Decoder results (final output) flow back through DiffusionServer as raw ZMQ frames to the HTTP client.
RDMA Flags
| Flag | Default | Description |
|---|
—disagg-p2p-hostname | 127.0.0.1 | RDMA-reachable hostname/IP of this instance |
—disagg-ib-device | None | InfiniBand device (e.g., mlx5_0, mlx5_roce0) |
—disagg-transfer-pool-size | 256 MiB | Pinned memory pool per instance |
Set --disagg-p2p-hostname to the actual IP on each machine.

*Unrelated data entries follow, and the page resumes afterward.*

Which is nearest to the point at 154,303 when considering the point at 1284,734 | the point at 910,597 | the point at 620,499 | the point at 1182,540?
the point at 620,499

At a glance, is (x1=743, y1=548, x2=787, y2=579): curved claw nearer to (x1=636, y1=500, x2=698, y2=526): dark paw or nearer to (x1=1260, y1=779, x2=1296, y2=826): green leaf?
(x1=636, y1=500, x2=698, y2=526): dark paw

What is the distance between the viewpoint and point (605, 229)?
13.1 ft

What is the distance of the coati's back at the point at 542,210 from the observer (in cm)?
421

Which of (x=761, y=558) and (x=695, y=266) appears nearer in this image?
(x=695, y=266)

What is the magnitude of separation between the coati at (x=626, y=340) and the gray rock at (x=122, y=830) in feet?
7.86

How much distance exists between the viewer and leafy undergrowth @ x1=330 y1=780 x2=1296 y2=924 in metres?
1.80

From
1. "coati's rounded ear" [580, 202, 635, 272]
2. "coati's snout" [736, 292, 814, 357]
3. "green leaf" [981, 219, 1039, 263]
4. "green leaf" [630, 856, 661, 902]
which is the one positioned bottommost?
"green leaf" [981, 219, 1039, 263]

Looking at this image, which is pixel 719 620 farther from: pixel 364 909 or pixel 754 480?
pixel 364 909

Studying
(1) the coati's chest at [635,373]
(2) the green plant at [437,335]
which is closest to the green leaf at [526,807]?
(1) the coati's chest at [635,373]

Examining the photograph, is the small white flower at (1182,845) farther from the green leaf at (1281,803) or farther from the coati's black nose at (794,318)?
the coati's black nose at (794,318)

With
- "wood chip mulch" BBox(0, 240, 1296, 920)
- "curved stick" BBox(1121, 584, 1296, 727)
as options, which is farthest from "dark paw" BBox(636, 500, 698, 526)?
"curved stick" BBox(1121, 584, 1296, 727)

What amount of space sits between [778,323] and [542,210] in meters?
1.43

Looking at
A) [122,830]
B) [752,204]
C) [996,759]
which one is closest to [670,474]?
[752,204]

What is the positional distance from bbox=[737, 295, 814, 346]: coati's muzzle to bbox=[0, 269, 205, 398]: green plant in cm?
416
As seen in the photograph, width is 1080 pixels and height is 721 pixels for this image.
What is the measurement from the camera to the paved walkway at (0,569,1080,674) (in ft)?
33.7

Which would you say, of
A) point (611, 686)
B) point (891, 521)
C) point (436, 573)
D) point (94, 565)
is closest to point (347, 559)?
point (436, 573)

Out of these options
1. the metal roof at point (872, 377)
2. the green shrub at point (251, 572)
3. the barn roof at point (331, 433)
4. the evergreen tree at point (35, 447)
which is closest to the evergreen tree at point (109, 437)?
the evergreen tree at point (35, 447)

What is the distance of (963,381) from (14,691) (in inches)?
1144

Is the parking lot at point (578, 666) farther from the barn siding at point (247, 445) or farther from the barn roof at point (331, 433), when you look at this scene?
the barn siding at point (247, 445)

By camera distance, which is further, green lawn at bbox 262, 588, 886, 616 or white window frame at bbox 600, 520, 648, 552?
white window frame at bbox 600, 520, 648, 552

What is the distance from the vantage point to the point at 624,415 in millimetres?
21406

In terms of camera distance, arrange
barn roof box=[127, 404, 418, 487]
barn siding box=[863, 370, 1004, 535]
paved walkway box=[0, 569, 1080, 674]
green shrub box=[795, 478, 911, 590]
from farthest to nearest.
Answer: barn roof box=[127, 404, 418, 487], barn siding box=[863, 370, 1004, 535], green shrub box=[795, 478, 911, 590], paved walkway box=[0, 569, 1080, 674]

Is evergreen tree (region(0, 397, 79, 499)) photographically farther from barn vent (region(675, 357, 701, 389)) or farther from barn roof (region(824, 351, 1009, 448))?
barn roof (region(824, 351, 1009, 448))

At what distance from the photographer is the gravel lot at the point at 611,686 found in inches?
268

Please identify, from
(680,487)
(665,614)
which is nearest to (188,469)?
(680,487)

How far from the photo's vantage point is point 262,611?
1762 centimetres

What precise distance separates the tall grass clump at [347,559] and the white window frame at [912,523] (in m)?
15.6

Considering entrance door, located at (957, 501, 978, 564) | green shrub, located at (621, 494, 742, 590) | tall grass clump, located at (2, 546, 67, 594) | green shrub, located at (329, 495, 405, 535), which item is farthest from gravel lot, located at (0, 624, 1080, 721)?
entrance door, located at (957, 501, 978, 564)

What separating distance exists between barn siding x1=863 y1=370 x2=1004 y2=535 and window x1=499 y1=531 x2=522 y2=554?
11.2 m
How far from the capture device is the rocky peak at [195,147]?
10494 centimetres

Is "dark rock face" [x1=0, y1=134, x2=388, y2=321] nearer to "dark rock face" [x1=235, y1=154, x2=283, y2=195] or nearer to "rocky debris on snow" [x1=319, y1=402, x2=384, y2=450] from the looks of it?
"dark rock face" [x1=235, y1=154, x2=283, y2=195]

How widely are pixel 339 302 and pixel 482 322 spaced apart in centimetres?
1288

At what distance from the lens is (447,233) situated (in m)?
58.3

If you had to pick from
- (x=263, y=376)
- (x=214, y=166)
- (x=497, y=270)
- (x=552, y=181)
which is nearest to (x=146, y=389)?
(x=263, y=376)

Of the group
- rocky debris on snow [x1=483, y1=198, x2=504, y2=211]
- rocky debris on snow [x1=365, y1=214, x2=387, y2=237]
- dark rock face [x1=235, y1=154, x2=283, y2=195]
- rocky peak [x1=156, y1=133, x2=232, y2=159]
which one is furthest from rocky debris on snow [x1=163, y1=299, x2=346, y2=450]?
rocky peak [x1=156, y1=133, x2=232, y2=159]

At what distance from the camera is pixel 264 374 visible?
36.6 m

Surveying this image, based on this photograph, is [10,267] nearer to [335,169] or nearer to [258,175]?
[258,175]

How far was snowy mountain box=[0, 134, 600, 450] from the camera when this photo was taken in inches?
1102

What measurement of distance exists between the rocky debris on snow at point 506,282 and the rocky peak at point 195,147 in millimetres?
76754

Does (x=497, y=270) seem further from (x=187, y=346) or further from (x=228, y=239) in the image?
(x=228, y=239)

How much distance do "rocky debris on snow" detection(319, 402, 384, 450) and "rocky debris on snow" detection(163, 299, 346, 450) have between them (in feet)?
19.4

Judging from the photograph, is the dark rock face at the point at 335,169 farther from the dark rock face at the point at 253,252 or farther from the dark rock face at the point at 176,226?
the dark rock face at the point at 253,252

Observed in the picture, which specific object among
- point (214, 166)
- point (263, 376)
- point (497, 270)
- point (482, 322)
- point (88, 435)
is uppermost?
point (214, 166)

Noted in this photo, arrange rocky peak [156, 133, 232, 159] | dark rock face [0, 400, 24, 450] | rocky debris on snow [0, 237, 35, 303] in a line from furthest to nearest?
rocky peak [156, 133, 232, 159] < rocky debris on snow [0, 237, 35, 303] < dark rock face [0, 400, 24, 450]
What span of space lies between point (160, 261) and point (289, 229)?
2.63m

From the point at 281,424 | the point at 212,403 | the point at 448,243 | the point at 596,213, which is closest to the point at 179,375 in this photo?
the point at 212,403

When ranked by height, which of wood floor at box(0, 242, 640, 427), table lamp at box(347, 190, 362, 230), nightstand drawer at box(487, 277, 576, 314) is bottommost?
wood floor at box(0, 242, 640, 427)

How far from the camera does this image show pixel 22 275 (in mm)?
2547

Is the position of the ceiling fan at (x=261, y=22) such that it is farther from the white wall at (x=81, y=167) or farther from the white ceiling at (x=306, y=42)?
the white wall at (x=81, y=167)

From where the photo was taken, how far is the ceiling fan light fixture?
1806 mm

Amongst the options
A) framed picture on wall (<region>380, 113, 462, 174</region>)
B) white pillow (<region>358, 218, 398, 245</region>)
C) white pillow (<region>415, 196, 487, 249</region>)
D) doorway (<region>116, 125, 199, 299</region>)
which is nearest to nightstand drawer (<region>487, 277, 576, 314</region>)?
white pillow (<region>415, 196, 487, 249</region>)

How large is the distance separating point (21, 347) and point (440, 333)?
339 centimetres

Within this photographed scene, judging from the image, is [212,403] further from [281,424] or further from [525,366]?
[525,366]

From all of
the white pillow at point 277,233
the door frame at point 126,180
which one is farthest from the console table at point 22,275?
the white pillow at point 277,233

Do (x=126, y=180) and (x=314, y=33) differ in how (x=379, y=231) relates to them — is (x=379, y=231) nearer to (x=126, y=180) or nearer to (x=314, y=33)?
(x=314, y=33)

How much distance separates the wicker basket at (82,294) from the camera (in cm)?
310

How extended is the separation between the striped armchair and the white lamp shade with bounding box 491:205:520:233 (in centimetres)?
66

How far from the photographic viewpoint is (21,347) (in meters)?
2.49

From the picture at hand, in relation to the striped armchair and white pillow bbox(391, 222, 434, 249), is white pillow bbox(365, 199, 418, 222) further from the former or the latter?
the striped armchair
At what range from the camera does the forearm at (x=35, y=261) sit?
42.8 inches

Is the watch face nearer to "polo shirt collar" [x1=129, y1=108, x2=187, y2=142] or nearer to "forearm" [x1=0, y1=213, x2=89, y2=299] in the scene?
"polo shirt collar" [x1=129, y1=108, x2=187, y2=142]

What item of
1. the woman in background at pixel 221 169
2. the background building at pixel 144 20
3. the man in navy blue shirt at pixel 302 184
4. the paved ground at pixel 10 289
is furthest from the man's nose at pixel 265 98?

For multi-machine, --disagg-ib-device specifies the RDMA NIC.
Per-Role Parallelism
| Flag | Description |
|---|
—encoder-tp | Encoder tensor parallelism |
—denoiser-tp / —denoiser-sp / —denoiser-ulysses / —denoiser-ring | Denoiser parallelism |
—decoder-tp | Decoder tensor parallelism |
If not specified, parallelism is auto-derived from --num-gpus.
Other Options
| Flag | Default | Description |
|---|
—disagg-timeout | 600 | Timeout (seconds) for pending requests |
—disagg-dispatch-policy | round_robin | round_robin or max_free_slots |
Python API
For programmatic single-machine deployment, launch_pool_disagg_server() is available:
from sglang.multimodal_gen.runtime.server_args import ServerArgs
from sglang.multimodal_gen.runtime.launch_server import launch_pool_disagg_server
server_args = ServerArgs.from_kwargs(
model_path="Wan-AI/Wan2.1-T2V-14B-Diffusers",
denoiser_sp=4, denoiser_ulysses=2, denoiser_ring=2,
disagg_ib_device="mlx5_0",
)
launch_pool_disagg_server(
server_args,
encoder_gpus=[[0]],
denoiser_gpus=[[1, 2, 3, 4], [5, 6, 7, 8]],
decoder_gpus=[[0]],
)
Architecture
Client ─── HTTP (port 30000) ──► FastAPI Server
│
▼
DiffusionServer (ROUTER, scheduler_port)
┌───────┼───────┐
PUSH work │ │ │ PUSH work
▼ │ ▼
Encoder[0..N] │ Decoder[0..K]
│ │ ▲
P2P tensor │ │ │ P2P tensor
transfer ▼ │ │ transfer
Denoiser[0..M] ─────┘
│
PULL results ◄────┘ (decoder → DS → client)
Request State Machine
PENDING → ENCODER_WAITING → ENCODER_RUNNING → ENCODER_DONE
│
DENOISING_WAITING → DENOISING_RUNNING → DENOISING_DONE
│
DECODER_WAITING → DECODER_RUNNING → DONE
Any state can transition to FAILED or TIMED_OUT.